The kids are asked nicely to do things and usually agree. The kids make
their own decisions about food, tv, friends, etc.. Lots of hugs and kisses,
lots of laughing but with 7 of us in the house and 3 under age 6, we live on
the edge of chaos (which again is ok as long as life is smooth). Then
something happens and I find myself taking out my stress on the kids
(over-reacting, biting someone's head off, etc.) I always apologize when I
have one of my tantrums but I'm having trouble moving past this level."

I'm in the same boat. We only have four children, but boy can things get
chaotic, especially with a wee one that wants to destroy the house!!
I find my stress level rising when to many things are coming at me at once.
The house is a mess, the kids are having a rough day and getting on each
others nerves etc...
If you take any one stress at a time, I am fine. But combine them and I get
cranky.
I do find myself talking more now, than just screaming and being reactive.
And I don't think it hurts kids to know you're angry, sometimes they do
things that warrant anger.
But it's how the anger is directed......am I making them feel rotten? Or am I
just saying "I'm really, really frustrated and angry right now!!"
Time out is not something I'm very good at giving myself...but I try.
I ran outside the other night and did some deep breathing, just being out in
the moonlight really calmed me down.
The kids were a little freaked out I think, because I didn't say I was taking
a time out, I just ran out the door because I could feel the rage rising up.
They wondered if I was going to drive off I think!! So it is good to warn
everyone that you're going to be alone for a while.
Meditation helps a lot. We have these little stones with words on them like
"strength, joy, patience, God" etc....and holding one seems to help you focus
on that characteristic and keep in mind how you want to act.
Reading Deepak Chopra helps a lot.
Buying fun items that I think the kids will like from the dollar store and
keeping them around for tense moments helps (Sandra's idea).
Right now I have a puzzle, sticker book, mini-dolls, a Zen Garden, fake fruit
and Barbie clothes all tucked in my closet. I pulled out a coloring book the
other day which kept Sierra entertained ALL day, so no time for fights with
her brothers.
Worth a buck anytime!!
Taking everyone for a walk to search for leaves or bugs can break my tension,
or if it's really bad I go by myself.
Putting on a new movie can calm me down. Dates with my dh seem to keep things
from building up, time alone or with him helps refresh me and be a better Mom.

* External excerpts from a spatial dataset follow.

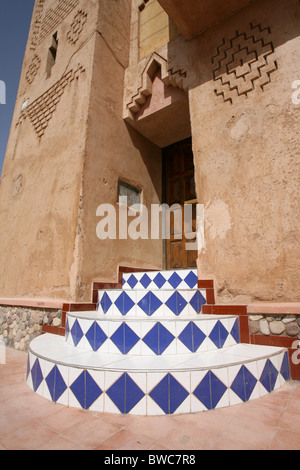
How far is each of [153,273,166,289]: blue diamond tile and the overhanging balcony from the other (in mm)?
3825

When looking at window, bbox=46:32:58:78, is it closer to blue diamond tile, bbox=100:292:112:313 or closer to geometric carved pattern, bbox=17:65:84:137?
geometric carved pattern, bbox=17:65:84:137

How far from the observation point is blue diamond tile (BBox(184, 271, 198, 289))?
3536 millimetres

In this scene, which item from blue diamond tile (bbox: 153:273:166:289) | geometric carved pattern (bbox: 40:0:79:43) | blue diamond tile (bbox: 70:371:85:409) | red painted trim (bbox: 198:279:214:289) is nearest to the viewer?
blue diamond tile (bbox: 70:371:85:409)

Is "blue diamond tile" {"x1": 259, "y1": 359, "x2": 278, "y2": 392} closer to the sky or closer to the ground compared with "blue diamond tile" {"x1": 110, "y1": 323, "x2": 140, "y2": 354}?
closer to the ground

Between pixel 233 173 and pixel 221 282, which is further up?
pixel 233 173

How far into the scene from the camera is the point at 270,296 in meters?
2.81

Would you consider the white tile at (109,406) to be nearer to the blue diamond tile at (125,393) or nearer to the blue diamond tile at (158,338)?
the blue diamond tile at (125,393)

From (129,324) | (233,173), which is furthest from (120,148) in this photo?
(129,324)

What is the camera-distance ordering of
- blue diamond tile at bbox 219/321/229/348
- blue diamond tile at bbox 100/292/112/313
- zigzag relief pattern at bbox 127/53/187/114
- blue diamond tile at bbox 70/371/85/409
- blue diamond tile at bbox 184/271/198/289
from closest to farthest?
blue diamond tile at bbox 70/371/85/409, blue diamond tile at bbox 219/321/229/348, blue diamond tile at bbox 100/292/112/313, blue diamond tile at bbox 184/271/198/289, zigzag relief pattern at bbox 127/53/187/114

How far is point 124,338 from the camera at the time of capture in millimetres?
2281

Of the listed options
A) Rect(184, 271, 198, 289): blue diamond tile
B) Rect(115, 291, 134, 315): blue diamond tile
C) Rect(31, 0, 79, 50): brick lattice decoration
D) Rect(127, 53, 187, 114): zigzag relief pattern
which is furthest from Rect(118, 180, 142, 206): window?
Rect(31, 0, 79, 50): brick lattice decoration

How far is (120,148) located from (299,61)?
115 inches
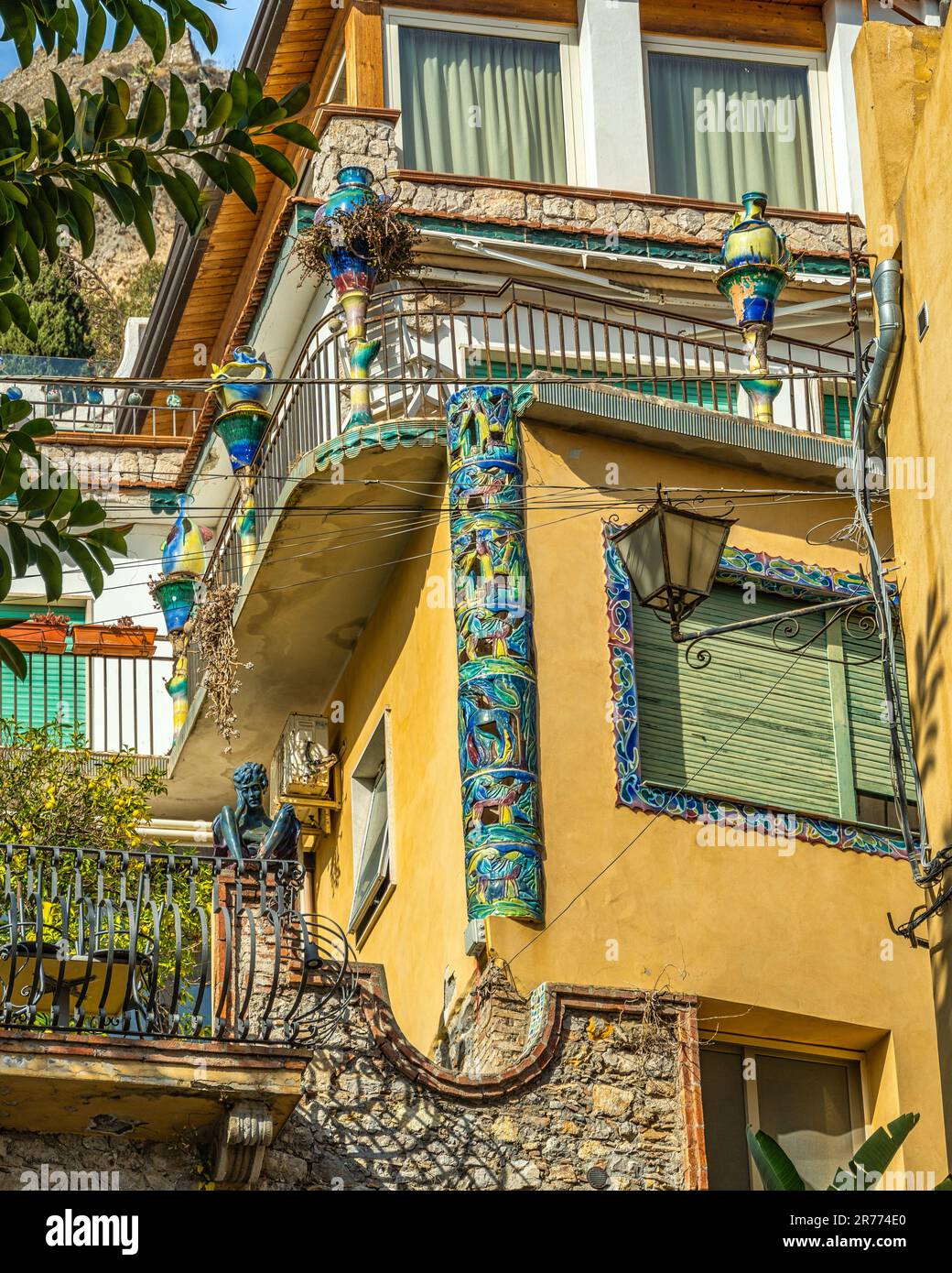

Getting dh to entertain the kids for an afternoon without me, or Trevor to
keep them all in his room and watch tv or something, lets me clean the house
without much interruption.
Somehow, house cleaning helps me feel calm. It's something I CAN control when
other things feel out of control.
That's the trigger for me I think, feelings of lack of control. I'm sure it
stems somewhat from childhood. But my anger is definitely related to that.
I used to feel SO angry as a child over certain issues. I was extremely
independant and that was coming into conflict with my Mom and Dads parenting
style too often....caused a LOT of anger and rebellion.
So here I am trying to let go of that. Trying to not let lack of control make
me cranky even though it's in my nature.
House cleaning gives me some sense of control and I can then be very mild and
relaxed for my children. Their messes don't bother me, the noise doesn't
etc... just because I got things straightened up.
Crazy eh?
And I'm no neat freak, I'm just talking getting the dishes done, laundry
started and floor picked up.....strangely calming for me.
That and the meditation seem to help the most right now.